Bonilha esclarecc que a fiscalização da licitação do Metrô não foi escolhida avulsamente para ser investigada pelo Tribunal ou por mim. Ela consta desde o biênio anterior de “Plano Anual de Fiscalização” – PAF, do TC.

Sobre o processo, ele diz: “Fui sorteado relator para decidir sobre a legalidade e perfeição da contratação, e recebi um relatório de onze (11) engenheiros do Tribunal dando contas de um vasto rol de inconsistências, que não poderia ser ignorado nem pelo mais mentecapto dos gestores. Agi com extremo cuidado, nunca deixei este processo repousar por mais de duas noites em meu gabinete.”

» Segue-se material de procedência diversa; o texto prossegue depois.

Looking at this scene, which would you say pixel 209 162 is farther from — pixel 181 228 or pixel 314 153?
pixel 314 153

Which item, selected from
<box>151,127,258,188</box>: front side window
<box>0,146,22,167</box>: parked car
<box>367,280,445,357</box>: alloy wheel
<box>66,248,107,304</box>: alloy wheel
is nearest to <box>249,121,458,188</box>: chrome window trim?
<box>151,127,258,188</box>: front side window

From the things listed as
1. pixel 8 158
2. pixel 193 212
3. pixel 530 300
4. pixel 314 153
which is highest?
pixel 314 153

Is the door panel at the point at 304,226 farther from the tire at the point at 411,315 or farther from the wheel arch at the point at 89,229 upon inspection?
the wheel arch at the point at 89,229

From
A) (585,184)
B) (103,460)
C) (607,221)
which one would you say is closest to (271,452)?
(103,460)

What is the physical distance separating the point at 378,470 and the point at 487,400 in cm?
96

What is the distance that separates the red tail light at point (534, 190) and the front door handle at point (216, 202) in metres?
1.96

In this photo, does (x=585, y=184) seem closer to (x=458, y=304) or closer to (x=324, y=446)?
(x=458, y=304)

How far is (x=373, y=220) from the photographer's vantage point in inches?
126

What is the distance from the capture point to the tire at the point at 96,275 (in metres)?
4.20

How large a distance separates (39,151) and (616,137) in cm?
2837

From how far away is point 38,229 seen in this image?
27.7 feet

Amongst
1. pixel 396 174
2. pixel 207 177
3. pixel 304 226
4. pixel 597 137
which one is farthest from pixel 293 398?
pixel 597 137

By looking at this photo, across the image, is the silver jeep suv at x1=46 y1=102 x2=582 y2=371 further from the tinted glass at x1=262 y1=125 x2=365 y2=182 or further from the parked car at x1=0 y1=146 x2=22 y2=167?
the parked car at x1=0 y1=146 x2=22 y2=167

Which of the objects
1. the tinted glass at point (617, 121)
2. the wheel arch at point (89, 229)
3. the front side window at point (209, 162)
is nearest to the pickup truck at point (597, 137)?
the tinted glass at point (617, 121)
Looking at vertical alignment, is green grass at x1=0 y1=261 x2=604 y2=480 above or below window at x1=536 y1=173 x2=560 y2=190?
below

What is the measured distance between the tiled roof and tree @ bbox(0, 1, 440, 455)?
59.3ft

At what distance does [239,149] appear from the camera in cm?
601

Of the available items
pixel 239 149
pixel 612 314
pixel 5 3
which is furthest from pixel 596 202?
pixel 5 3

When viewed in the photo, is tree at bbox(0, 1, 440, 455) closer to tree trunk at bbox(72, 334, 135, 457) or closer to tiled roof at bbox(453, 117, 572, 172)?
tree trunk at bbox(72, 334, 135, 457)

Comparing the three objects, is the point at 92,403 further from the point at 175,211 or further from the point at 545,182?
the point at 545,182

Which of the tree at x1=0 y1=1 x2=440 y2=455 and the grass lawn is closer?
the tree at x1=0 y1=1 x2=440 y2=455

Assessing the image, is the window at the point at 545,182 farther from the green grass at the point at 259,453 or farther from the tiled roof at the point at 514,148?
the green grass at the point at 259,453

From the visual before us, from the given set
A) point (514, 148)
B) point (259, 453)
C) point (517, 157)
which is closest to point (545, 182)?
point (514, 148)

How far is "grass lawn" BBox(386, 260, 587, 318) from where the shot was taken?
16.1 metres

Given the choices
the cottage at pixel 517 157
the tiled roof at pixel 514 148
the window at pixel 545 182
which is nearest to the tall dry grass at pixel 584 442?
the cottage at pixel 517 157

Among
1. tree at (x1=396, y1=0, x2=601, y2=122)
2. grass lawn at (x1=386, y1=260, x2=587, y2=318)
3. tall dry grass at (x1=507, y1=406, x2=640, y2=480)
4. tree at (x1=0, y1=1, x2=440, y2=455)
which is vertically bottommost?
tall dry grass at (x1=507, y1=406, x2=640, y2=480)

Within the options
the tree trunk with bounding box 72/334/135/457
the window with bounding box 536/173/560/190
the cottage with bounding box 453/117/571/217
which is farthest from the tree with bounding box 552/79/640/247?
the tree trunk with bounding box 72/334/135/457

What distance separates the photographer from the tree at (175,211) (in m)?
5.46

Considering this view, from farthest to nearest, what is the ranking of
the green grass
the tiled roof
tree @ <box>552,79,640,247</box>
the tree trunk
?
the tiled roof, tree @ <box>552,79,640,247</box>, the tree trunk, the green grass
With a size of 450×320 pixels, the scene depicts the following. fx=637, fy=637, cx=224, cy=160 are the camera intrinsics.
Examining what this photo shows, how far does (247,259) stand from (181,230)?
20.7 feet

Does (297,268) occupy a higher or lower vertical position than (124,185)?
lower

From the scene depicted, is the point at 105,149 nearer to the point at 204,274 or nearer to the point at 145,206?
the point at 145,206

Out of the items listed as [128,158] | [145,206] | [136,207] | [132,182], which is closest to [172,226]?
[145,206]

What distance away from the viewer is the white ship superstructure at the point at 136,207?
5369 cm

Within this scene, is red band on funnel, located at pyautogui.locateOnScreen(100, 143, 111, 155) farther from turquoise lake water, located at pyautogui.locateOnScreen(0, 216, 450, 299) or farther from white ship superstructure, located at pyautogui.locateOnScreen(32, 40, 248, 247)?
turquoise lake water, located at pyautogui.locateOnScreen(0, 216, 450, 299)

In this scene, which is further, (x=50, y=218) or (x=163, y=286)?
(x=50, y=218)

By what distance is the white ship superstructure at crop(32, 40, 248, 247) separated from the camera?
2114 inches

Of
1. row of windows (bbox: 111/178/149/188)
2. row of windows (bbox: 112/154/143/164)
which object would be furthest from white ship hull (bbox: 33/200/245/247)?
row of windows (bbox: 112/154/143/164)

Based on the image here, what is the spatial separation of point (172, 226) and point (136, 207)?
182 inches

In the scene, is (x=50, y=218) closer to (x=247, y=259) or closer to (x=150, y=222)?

Bonilha explica que concedeu prorrogação, a pedido do Município, que alegou não ter tempo para fazer esclarecimentos. E, depois, ao constatar ausência de documentos citados na defesa do Município, alertou informalmente a Administração Municipal, poupando-lhe uma custosa tramitação de diligência formal.

E concluiu: “Enfim, este processo é tratado, por todos neste Tribunal, com a seriedade que seus números recomendam. Mas, imputar o atropelo, o desencontro, a frustração, a incompetência ou outra qualquer falha, até as inconfessáveis…a esta Corte, ou qualquer dos seus, é sinal irrefutável de torpeza de motivos.”